Arvind is a canny activist. He keeps his ambitions close to his chest like do so many blackhearts with their black money stash secrets. All along, right from when Anna Hazare came out of the blue, with Arvind on his tail, to take the issue of Jan Lokpal to Jantar Mantar and Ramlila ground and to Mumbai’s Azad Maidan, Kejriwal had taken care to keep up the illusion that he is a selfless and flawless social activist with ambitions running only up to finding a vacant toilet at Ramlila ground-in-agitation-mode. He swore to every television mike thrust into his face that he had no political ambitions, that politics is a dirty word and politicians even more so, especially the Congress kind.

Now we know better, and Anna Hazare even more so. The old lion has returned to his den —   may be disillusioned, probably browbeaten — Ralegaon Siddhi, quietly announcing that Team Anna stood disbanded. Of course, he hadn’t taken into account Arvind’s steely resolve, another of his qualities much spoken of and seen most in his eyes, which Kapil Sibal said houses anarchy. Those eyes and near anarchy were very much at the core of the recent Sunday when Kejriwal showed his preference for roads, notably 7RCR.

Kejriwal has, with a certain crude sophistication. managed to get all attention centred on him.
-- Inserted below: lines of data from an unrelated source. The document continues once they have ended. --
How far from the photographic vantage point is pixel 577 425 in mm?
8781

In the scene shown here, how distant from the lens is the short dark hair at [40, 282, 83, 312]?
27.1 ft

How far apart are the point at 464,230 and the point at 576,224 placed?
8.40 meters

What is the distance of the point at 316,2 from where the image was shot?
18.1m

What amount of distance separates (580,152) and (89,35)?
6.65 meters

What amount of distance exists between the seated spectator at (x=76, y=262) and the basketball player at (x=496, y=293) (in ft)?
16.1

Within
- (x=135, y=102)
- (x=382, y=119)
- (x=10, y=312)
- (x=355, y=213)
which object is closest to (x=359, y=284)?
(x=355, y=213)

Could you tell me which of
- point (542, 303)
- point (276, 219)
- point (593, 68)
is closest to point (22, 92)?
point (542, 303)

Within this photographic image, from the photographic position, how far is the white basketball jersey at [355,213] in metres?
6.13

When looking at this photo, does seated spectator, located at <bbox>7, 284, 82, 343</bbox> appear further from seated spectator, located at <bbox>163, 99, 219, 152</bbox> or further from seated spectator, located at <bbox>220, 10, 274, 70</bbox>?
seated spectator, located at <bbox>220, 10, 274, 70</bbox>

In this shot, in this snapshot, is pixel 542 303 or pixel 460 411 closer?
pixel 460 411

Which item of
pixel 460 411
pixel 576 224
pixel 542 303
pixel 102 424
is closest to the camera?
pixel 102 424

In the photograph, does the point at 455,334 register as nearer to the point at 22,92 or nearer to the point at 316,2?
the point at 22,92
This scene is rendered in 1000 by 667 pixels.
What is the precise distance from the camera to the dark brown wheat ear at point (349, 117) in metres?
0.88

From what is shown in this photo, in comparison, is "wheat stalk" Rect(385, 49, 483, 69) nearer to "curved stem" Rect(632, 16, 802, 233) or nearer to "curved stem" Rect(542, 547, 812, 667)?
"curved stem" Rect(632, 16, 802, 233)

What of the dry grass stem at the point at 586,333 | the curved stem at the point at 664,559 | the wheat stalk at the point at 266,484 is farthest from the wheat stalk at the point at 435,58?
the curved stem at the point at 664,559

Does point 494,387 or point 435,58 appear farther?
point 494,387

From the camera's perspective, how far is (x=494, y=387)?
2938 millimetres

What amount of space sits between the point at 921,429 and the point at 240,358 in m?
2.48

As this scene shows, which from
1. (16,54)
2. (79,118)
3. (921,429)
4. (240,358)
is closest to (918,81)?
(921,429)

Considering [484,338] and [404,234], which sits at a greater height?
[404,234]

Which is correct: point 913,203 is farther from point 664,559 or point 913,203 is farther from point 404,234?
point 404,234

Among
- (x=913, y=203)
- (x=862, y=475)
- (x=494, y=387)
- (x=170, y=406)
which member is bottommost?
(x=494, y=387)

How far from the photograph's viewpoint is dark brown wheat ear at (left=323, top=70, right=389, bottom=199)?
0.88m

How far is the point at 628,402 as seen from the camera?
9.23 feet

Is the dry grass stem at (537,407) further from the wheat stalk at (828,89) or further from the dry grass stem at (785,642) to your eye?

Anna is no more the fulcrum. In fact, some very anti-Kejriwal sorts have let it be known that Anna was exhorted (by guess who!) to fast and get out fast from centre-stage, his health no longer permitting him to wield his most potent weapon, that is: fasting.

That done, Kejriwal has now trained guns on Kiran Bedi. He sees a threat there to his ambitions, say some people at IAC core, of course, in private. These people say Arvind’s move to target both the Congress as well as the BJP was solely to ease Bedi out, knowing very well that the former IPS officer was as stubborn as him and wouldn’t budge until Kejrwal backed off, which is an impossible. Where Arvind scores is, he has the majority of the IAC activists with him, the rabble of it at least, and in street battles the rabble count more, literally. Bedi could never have engineered the ‘Sunday’ like Arvind did.

No wonder then that people and media are taking of ‘Team Kejriwal’. Team Anna is history. There never was a Team Bedi unless you hark back to Bishen Singh Bedi leading India in Test cricket long years ago.

And, for those who follow the gentleman’s game, there’s nothing much of the gentle in Arvind. He made that much as plain as a grounded Air India plane on the ‘Sunday’, when he told a particular TV channel’s mike that ‘Hum Ziddi Hain, Hamare Hak Hain Zid Karne Ka’. Note the third person in which he spoke, much like the Mughal emperors of yore in old movies of yore. The only problem is, the man now resident at 7RCR is equally ‘Ziddi’, may be even more so.